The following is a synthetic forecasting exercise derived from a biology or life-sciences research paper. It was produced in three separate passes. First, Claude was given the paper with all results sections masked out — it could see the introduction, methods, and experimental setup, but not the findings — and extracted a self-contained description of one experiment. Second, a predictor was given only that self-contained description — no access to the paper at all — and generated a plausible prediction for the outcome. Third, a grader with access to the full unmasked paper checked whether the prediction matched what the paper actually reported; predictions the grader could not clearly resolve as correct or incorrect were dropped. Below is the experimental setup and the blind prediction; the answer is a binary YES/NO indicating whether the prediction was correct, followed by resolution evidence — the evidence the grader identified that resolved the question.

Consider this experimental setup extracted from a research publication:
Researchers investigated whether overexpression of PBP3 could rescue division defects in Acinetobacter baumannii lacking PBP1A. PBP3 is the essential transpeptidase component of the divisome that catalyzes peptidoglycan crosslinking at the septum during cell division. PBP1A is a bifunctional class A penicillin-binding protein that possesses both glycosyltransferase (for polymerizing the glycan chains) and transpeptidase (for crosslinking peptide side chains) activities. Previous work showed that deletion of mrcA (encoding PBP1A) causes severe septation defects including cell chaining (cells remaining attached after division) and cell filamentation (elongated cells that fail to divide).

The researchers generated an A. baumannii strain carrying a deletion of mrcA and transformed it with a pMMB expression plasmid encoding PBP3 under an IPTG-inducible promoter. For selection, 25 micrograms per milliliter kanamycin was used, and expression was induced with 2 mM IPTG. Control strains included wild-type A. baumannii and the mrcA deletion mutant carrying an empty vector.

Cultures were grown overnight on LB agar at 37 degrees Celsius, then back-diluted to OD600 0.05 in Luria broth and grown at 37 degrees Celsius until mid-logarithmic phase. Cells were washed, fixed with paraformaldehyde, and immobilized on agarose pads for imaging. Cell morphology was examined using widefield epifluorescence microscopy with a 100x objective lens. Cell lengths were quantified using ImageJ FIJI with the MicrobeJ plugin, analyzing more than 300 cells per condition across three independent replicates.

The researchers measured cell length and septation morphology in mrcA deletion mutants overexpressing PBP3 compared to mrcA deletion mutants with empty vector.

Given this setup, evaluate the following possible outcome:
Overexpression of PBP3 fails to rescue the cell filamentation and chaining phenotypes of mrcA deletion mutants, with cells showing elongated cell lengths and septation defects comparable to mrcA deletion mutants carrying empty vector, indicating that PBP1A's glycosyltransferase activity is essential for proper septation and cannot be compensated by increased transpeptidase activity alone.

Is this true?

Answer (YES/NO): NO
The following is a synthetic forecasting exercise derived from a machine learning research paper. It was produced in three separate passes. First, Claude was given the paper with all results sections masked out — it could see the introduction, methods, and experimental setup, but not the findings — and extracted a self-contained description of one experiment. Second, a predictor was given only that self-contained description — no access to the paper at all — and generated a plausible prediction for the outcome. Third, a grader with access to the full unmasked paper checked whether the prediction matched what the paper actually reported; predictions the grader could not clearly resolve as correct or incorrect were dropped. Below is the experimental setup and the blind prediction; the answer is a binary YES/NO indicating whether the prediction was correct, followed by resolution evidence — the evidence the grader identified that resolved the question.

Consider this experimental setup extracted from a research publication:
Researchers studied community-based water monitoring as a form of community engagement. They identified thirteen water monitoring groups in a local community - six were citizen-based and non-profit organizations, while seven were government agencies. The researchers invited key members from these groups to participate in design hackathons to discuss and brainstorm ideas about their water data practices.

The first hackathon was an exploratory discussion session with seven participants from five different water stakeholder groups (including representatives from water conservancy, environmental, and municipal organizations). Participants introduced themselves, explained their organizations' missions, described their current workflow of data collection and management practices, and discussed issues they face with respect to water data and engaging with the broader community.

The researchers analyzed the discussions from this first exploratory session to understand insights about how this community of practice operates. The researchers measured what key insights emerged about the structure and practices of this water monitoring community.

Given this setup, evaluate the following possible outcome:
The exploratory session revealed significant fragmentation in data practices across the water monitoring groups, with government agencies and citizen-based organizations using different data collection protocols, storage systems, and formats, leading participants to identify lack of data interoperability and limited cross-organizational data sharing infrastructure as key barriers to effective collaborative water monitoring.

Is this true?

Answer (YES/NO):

==========

Your goal: In the listing above, find the line with "Cultures were grown" and the line with "Answer (YES/NO): NO", then print exactly those two lines and every line between them, and nothing more.

Task response:
Cultures were grown overnight on LB agar at 37 degrees Celsius, then back-diluted to OD600 0.05 in Luria broth and grown at 37 degrees Celsius until mid-logarithmic phase. Cells were washed, fixed with paraformaldehyde, and immobilized on agarose pads for imaging. Cell morphology was examined using widefield epifluorescence microscopy with a 100x objective lens. Cell lengths were quantified using ImageJ FIJI with the MicrobeJ plugin, analyzing more than 300 cells per condition across three independent replicates.

The researchers measured cell length and septation morphology in mrcA deletion mutants overexpressing PBP3 compared to mrcA deletion mutants with empty vector.

Given this setup, evaluate the following possible outcome:
Overexpression of PBP3 fails to rescue the cell filamentation and chaining phenotypes of mrcA deletion mutants, with cells showing elongated cell lengths and septation defects comparable to mrcA deletion mutants carrying empty vector, indicating that PBP1A's glycosyltransferase activity is essential for proper septation and cannot be compensated by increased transpeptidase activity alone.

Is this true?

Answer (YES/NO): NO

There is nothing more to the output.